# Stated task
Begin at the line that has "Between the brick" and stop after the line that has "10081 millimetres", and give back only those lines with "person in dark coat" swapped for "person in black coat" and everything else unchanged.

# Items
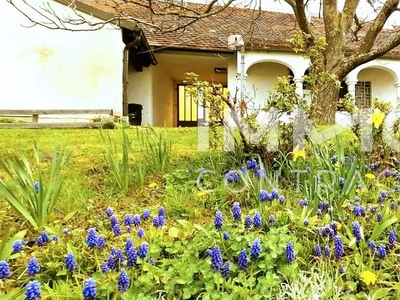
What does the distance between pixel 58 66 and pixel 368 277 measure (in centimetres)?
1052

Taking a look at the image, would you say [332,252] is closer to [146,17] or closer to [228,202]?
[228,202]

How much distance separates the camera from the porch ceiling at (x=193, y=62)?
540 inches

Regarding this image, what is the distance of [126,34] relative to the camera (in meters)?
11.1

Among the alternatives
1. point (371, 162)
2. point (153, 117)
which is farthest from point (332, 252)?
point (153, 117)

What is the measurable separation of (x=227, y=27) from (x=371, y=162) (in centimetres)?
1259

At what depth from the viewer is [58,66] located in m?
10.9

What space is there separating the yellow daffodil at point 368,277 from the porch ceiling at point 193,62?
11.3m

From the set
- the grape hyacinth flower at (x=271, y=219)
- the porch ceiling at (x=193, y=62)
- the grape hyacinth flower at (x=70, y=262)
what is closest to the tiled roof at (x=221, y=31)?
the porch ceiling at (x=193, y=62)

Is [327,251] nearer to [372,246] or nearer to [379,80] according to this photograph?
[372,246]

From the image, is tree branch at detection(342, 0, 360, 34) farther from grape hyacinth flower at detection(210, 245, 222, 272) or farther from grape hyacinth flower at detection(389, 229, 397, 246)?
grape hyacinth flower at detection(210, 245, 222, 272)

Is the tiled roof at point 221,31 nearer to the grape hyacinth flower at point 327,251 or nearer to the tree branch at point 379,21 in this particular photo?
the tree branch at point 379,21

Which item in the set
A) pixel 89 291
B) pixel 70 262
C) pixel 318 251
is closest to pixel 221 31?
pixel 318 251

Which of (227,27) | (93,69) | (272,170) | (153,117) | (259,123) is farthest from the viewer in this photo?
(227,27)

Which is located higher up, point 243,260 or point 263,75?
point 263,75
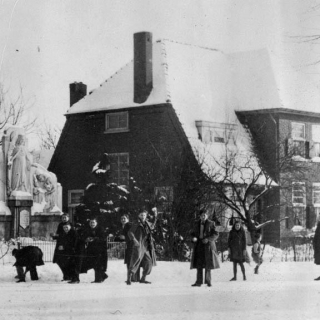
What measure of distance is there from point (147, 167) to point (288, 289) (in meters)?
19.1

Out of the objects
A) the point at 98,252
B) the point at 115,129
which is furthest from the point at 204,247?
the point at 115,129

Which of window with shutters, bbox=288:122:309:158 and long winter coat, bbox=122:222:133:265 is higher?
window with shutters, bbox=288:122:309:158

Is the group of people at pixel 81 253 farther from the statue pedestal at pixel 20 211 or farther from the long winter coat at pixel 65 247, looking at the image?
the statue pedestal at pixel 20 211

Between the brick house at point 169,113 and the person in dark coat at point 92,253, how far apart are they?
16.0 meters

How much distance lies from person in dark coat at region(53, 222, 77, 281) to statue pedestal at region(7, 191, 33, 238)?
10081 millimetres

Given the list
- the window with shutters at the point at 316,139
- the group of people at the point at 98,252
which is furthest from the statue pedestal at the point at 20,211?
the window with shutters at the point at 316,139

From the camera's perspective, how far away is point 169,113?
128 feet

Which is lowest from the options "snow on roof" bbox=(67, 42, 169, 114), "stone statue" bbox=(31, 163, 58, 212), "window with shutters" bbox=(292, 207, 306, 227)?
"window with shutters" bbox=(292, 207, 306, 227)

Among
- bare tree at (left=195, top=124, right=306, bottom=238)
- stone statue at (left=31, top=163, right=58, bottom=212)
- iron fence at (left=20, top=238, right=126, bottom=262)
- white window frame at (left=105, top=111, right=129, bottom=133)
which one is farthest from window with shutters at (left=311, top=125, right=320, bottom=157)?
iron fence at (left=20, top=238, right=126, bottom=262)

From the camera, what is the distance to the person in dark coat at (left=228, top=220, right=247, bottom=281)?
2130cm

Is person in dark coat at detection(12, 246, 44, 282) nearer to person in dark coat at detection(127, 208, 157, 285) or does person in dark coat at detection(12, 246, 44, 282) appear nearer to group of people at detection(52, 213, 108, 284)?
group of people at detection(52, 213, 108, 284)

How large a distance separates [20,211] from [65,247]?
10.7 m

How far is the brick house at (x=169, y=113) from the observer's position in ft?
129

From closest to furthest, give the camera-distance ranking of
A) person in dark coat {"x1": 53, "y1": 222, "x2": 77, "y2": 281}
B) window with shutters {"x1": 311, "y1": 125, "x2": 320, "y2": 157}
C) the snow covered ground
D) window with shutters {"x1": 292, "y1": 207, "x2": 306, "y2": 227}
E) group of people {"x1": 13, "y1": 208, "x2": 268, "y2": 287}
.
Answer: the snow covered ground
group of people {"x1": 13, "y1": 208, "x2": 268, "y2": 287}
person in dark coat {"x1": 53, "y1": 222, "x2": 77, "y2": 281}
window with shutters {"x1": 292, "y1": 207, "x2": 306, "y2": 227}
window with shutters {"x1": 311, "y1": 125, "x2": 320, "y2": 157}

--

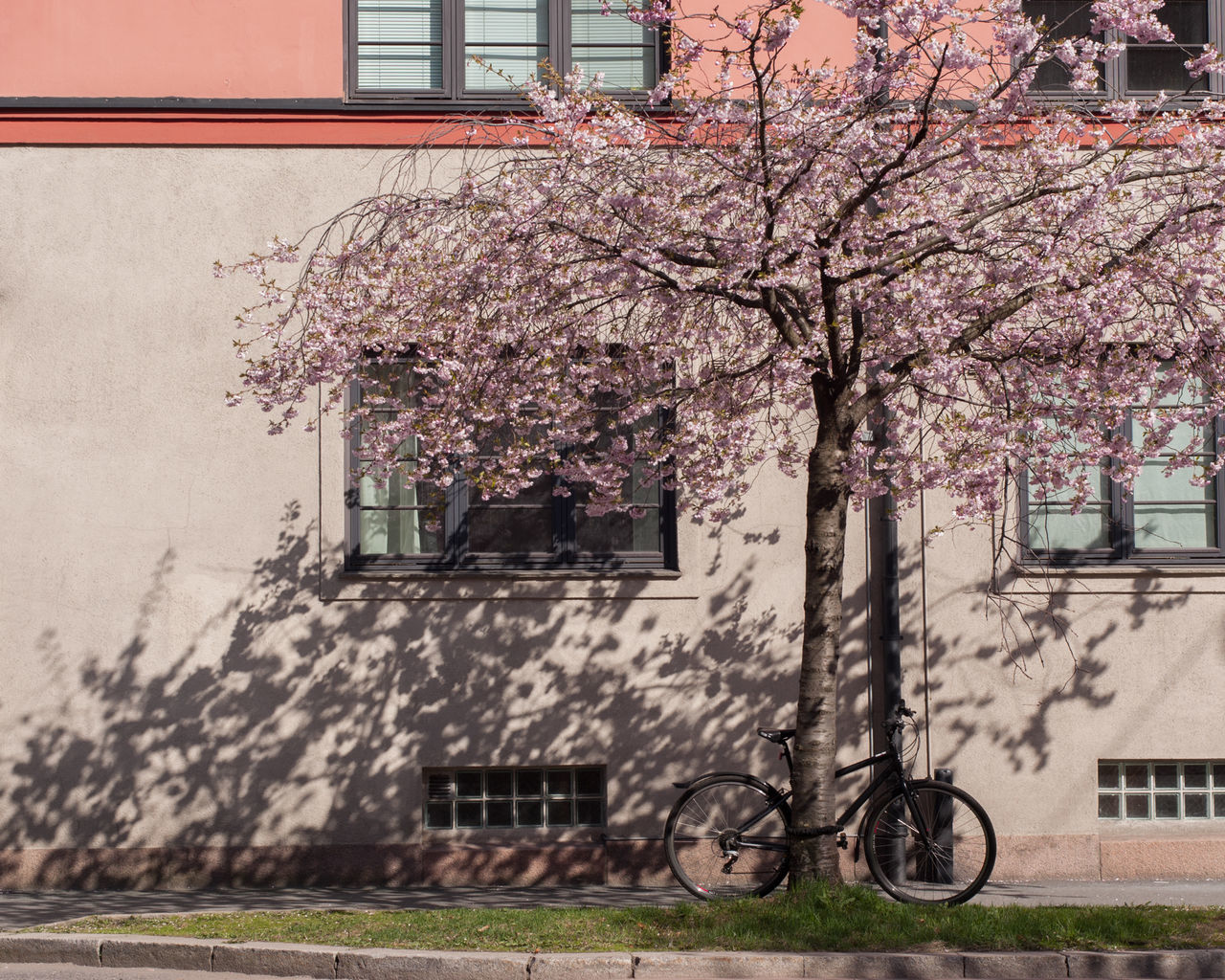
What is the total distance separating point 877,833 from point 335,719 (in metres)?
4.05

...

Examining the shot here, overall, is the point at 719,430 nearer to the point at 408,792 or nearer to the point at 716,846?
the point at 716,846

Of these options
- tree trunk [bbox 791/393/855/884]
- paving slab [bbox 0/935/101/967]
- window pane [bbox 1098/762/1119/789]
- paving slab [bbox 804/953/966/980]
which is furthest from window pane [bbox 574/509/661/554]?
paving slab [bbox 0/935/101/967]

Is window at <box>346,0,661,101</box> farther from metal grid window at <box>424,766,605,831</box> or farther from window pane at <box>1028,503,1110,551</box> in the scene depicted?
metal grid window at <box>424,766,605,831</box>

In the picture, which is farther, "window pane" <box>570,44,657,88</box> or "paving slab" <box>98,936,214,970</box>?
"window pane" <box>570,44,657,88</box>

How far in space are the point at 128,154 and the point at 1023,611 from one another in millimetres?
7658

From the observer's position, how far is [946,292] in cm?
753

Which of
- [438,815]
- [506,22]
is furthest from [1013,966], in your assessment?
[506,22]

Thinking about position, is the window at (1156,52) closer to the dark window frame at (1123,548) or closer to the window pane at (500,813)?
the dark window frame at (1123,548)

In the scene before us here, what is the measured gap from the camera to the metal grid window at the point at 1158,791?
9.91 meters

# Response to this task
Between the brick house at point 169,113 and the person in black coat at point 92,253, how far apart are they?
16.0 meters

How much distance lies from person in black coat at region(53, 222, 77, 281) to statue pedestal at region(7, 191, 33, 238)?
10081 millimetres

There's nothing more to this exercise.